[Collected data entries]
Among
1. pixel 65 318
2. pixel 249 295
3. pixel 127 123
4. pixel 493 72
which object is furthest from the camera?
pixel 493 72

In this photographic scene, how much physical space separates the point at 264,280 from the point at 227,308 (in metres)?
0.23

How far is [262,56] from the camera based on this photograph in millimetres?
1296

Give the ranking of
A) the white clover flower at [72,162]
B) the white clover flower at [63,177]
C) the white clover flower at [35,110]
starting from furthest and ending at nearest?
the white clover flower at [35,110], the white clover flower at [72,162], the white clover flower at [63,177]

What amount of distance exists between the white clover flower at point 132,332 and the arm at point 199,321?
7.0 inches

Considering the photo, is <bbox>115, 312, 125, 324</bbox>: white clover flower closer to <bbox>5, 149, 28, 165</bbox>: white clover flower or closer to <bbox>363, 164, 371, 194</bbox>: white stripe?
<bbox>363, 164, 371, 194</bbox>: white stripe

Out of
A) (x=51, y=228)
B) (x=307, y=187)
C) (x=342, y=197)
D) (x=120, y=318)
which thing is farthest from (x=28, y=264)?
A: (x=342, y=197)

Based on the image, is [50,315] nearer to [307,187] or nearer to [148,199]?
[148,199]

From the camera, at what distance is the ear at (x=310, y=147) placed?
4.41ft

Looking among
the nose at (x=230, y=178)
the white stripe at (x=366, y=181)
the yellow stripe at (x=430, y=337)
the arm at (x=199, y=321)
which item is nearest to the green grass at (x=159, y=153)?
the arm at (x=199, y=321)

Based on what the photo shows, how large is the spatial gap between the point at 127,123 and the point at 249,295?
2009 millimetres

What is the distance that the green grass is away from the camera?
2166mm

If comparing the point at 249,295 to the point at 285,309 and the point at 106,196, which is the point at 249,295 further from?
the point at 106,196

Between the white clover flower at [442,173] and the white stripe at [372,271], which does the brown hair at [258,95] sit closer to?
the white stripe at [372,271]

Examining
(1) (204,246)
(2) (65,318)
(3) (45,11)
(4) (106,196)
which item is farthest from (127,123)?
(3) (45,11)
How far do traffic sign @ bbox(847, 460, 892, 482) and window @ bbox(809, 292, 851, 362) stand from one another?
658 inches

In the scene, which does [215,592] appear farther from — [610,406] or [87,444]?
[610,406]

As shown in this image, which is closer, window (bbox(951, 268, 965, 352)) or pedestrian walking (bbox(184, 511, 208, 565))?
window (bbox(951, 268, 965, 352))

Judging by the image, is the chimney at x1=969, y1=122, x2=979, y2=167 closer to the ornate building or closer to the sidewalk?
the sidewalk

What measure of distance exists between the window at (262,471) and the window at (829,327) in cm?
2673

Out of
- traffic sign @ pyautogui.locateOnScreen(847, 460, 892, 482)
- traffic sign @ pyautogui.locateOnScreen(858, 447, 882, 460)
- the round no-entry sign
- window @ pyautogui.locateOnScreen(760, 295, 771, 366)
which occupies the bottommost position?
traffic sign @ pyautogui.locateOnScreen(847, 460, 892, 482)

Your task:
Put every line of the items above into a numbered list, leaving out any blank lines.

Finished answer:
1. Among
2. 1. pixel 65 318
3. 2. pixel 249 295
4. 3. pixel 127 123
5. 4. pixel 493 72
6. which object is furthest from the camera?
7. pixel 493 72
8. In this photographic scene, how much physical space separates the point at 264,280 from the point at 227,308 (in metres)?
9. 0.23
10. How far is [262,56] from the camera based on this photograph in millimetres?
11. 1296
12. Give the ranking of
13. A) the white clover flower at [72,162]
14. B) the white clover flower at [63,177]
15. C) the white clover flower at [35,110]
16. starting from furthest and ending at nearest?
17. the white clover flower at [35,110], the white clover flower at [72,162], the white clover flower at [63,177]
18. What amount of distance exists between the white clover flower at point 132,332 and the arm at point 199,321?
19. 7.0 inches
20. Considering the photo, is <bbox>115, 312, 125, 324</bbox>: white clover flower closer to <bbox>5, 149, 28, 165</bbox>: white clover flower or closer to <bbox>363, 164, 371, 194</bbox>: white stripe?
21. <bbox>363, 164, 371, 194</bbox>: white stripe
22. Out of
23. A) (x=51, y=228)
24. B) (x=307, y=187)
25. C) (x=342, y=197)
26. D) (x=120, y=318)
27. which thing is farthest from (x=28, y=264)?
28. A: (x=342, y=197)
29. Based on the image, is [50,315] nearer to [307,187] or nearer to [148,199]?
30. [148,199]
31. From the camera, at what distance is the ear at (x=310, y=147) placed?
32. 4.41ft
33. Looking among
34. the nose at (x=230, y=178)
35. the white stripe at (x=366, y=181)
36. the yellow stripe at (x=430, y=337)
37. the arm at (x=199, y=321)
38. which item is nearest to the green grass at (x=159, y=153)?
39. the arm at (x=199, y=321)
40. Based on what the photo shows, how large is the spatial gap between the point at 127,123 and the point at 249,295?
41. 2009 millimetres
42. What is the distance that the green grass is away from the camera?
43. 2166mm
44. If comparing the point at 249,295 to the point at 285,309 and the point at 106,196, which is the point at 249,295 further from?
45. the point at 106,196
46. Between the white clover flower at [442,173] and the white stripe at [372,271], which does the brown hair at [258,95] sit closer to?
47. the white stripe at [372,271]
48. Examining
49. (1) (204,246)
50. (2) (65,318)
51. (3) (45,11)
52. (4) (106,196)
53. which item is farthest from (127,123)?
54. (3) (45,11)
55. How far do traffic sign @ bbox(847, 460, 892, 482) and window @ bbox(809, 292, 851, 362) stand from one another?
56. 658 inches
57. In the scene, which does [215,592] appear farther from — [610,406] or [87,444]?
58. [610,406]
59. As shown in this image, which is closer, window (bbox(951, 268, 965, 352)) or pedestrian walking (bbox(184, 511, 208, 565))?
60. window (bbox(951, 268, 965, 352))
61. Judging by the image, is the chimney at x1=969, y1=122, x2=979, y2=167 closer to the ornate building or closer to the sidewalk?
62. the sidewalk
63. What measure of distance exists between the window at (262,471) and the window at (829,327) in cm?
64. 2673
65. Out of
66. - traffic sign @ pyautogui.locateOnScreen(847, 460, 892, 482)
67. - traffic sign @ pyautogui.locateOnScreen(858, 447, 882, 460)
68. - the round no-entry sign
69. - window @ pyautogui.locateOnScreen(760, 295, 771, 366)
70. which occupies the bottommost position?
71. traffic sign @ pyautogui.locateOnScreen(847, 460, 892, 482)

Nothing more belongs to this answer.